Bollinger Bands are a technical analysis tool developed by John Bollinger for generating oversold or overbought signals.
There are three lines that compose Bollinger Bands: A simple moving average (middle band) and an upper and lower band.
Prices have a tendency to bounce within the bands’ envelope, touching one band then moving to the other band. You can use these swings to help identify potential profit targets.
A strong trend continuation can be expected when the price moves out of the bands. However, if prices move immediately back inside the band, then the suggested strength is negated.
Relative Strength Index (RSI)
The RSI provides technical traders with signals about bullish and bearish price momentum, and it is often plotted beneath the graph of an asset’s price.
An asset is usually considered overbought when the RSI is above 70% and oversold when it is below 30%.
True reversal signals are rare and can be difficult to separate from false alarms. A false positive, for example, would be a bullish crossover followed by a sudden decline in a stock. A false negative would be a situation where there is a bearish crossover, yet the stock suddenly accelerated upward.
Fibonacci retracement levels connect any two points that the trader views as relevant, typically a high point and a low point.

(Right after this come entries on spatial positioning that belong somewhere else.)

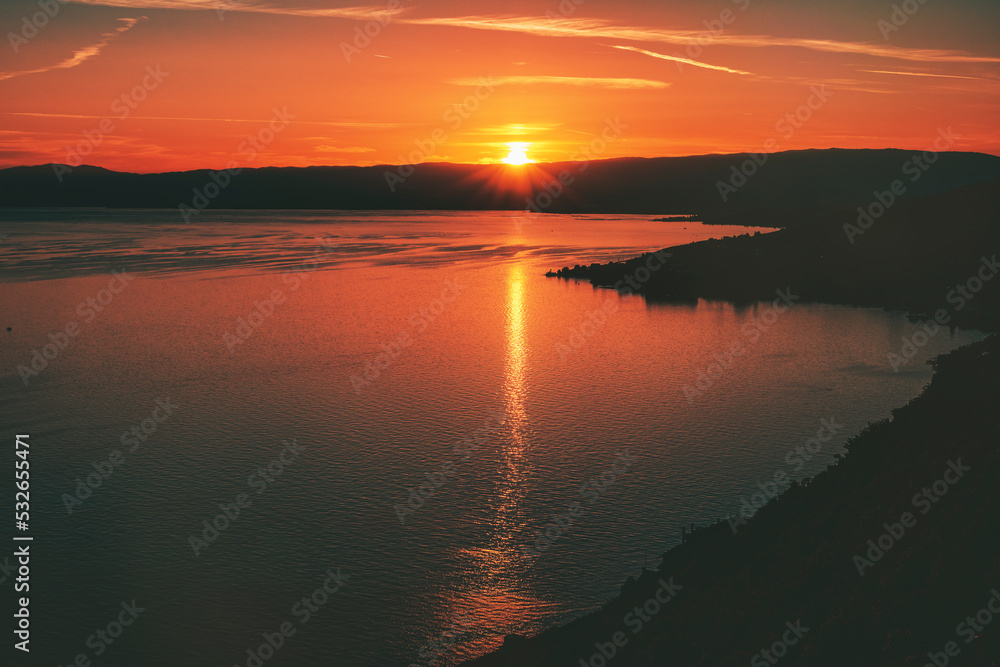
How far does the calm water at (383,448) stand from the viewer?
615 inches

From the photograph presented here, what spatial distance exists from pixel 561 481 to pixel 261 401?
546 inches

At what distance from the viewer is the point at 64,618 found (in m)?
15.2

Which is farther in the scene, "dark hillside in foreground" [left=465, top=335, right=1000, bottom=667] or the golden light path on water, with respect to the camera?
the golden light path on water

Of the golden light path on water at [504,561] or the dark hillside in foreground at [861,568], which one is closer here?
the dark hillside in foreground at [861,568]

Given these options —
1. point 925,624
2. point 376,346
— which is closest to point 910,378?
point 376,346

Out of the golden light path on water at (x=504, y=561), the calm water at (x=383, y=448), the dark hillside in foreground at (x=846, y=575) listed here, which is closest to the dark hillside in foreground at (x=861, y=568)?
the dark hillside in foreground at (x=846, y=575)

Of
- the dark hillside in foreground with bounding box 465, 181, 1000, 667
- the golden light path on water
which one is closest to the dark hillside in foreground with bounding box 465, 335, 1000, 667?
the dark hillside in foreground with bounding box 465, 181, 1000, 667

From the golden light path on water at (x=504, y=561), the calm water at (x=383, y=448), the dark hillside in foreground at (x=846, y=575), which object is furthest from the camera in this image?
the calm water at (x=383, y=448)

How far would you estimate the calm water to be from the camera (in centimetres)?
1562

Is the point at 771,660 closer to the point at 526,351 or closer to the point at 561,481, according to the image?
the point at 561,481

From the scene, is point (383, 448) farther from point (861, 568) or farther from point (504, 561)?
point (861, 568)

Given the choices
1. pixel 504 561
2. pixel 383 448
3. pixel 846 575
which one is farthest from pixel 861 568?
pixel 383 448

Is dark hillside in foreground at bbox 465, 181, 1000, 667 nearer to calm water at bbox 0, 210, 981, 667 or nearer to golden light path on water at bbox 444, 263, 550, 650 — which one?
golden light path on water at bbox 444, 263, 550, 650

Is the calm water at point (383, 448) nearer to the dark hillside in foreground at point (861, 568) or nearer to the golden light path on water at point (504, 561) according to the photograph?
the golden light path on water at point (504, 561)
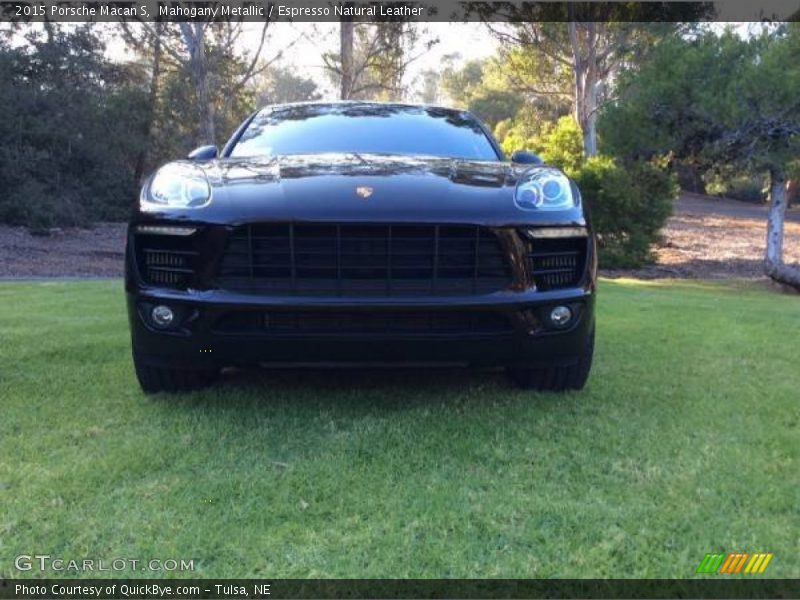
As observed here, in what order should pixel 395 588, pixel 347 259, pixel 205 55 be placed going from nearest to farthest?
pixel 395 588
pixel 347 259
pixel 205 55

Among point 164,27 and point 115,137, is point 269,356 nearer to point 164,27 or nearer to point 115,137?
point 164,27

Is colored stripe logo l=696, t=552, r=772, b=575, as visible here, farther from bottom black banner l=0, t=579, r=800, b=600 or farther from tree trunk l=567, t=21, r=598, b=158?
tree trunk l=567, t=21, r=598, b=158

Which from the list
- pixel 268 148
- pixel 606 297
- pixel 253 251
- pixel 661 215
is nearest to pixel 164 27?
pixel 661 215

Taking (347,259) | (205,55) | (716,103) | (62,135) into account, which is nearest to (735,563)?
(347,259)

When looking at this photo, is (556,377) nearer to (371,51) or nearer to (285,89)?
(371,51)

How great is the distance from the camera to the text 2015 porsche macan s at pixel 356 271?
2896 millimetres

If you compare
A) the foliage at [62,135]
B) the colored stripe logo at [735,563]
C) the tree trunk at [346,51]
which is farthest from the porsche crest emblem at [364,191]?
the foliage at [62,135]

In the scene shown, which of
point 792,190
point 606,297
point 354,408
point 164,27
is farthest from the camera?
point 792,190

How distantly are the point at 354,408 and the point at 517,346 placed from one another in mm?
796

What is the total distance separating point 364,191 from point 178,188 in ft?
2.67

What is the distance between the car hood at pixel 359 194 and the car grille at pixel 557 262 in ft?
0.33

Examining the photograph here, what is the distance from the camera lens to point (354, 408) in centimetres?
332

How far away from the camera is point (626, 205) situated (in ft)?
44.5

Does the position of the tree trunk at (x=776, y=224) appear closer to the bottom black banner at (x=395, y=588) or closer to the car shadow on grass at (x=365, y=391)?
the car shadow on grass at (x=365, y=391)
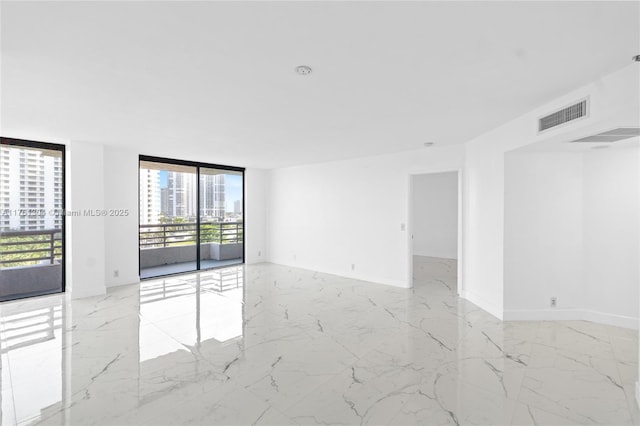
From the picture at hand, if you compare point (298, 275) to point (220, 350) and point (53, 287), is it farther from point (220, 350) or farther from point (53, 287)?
point (53, 287)

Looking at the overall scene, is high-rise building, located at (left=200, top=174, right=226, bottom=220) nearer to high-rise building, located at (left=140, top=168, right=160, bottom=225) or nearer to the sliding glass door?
the sliding glass door

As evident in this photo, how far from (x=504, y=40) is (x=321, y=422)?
8.47ft

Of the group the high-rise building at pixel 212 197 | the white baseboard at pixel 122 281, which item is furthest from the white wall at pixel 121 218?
the high-rise building at pixel 212 197

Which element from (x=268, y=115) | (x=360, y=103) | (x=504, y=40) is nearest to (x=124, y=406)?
(x=268, y=115)

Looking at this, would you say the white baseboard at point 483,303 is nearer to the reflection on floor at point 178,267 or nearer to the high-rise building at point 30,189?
the reflection on floor at point 178,267

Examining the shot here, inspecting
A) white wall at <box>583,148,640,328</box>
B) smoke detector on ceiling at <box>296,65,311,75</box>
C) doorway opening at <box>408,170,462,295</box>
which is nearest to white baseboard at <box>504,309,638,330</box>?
white wall at <box>583,148,640,328</box>

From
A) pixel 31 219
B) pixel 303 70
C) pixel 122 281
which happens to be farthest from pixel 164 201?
pixel 303 70

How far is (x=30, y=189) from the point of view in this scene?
4816 millimetres

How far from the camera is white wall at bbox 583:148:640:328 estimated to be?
11.7ft

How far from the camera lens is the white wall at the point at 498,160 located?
2.29 meters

The most commonly used ratios include 23.6%, 38.2%, 50%, 61.8%, and 78.6%.
These levels should not be relied on exclusively, so it is dangerous to assume the price will reverse after hitting a specific Fibonacci level.
While the retracement levels indicate where the price might find support or resistance, there are no assurances the price will actually stop there. This is why other confirmation signals are often used, such as the price starting to bounce off the level.
The Ichimoku Cloud is composed of five lines or calculations, two of which comprise a cloud where the difference between the two lines is shaded in.
The lines include a nine-period average, a 26-period average, an average of those two averages, a 52-period average, and a lagging closing price line.
The cloud is a key part of the indicator. When the price is below the cloud, the trend is down. When the price is above the cloud, the trend is up.
Standard deviation is an especially useful tool in investing and trading strategies as it helps measure market and security volatility—and predict performance trends.
Standard deviation rises as prices become more volatile. As price action calms, standard deviation heads lower.
Market tops that are accompanied by increased volatility over short periods of time indicate nervous and indecisive traders. Market tops with decreasing volatility over long time frames indicate maturing bull markets.
Market bottoms that are accompanied by decreased volatility over long periods of time indicate bored and disinterested traders. Market bottoms with increasing volatility over relatively short time periods indicate panic sell-offs.
Average Directional Index
The average directional index (ADX) is a technical analysis indicator used by traders to determine the strength of a trend.
The ADX makes use of a positive (+DI) and negative (-DI) directional indicator in addition to the trendline.
The trend has strength when ADX is above 25; the trend is weak or the price is trendless when ADX is below 20.
If the ADX is declining, it could be an indication that the market is becoming less directional, and the current trend is weakening. You may want to avoid trading trend systems as the trend changes.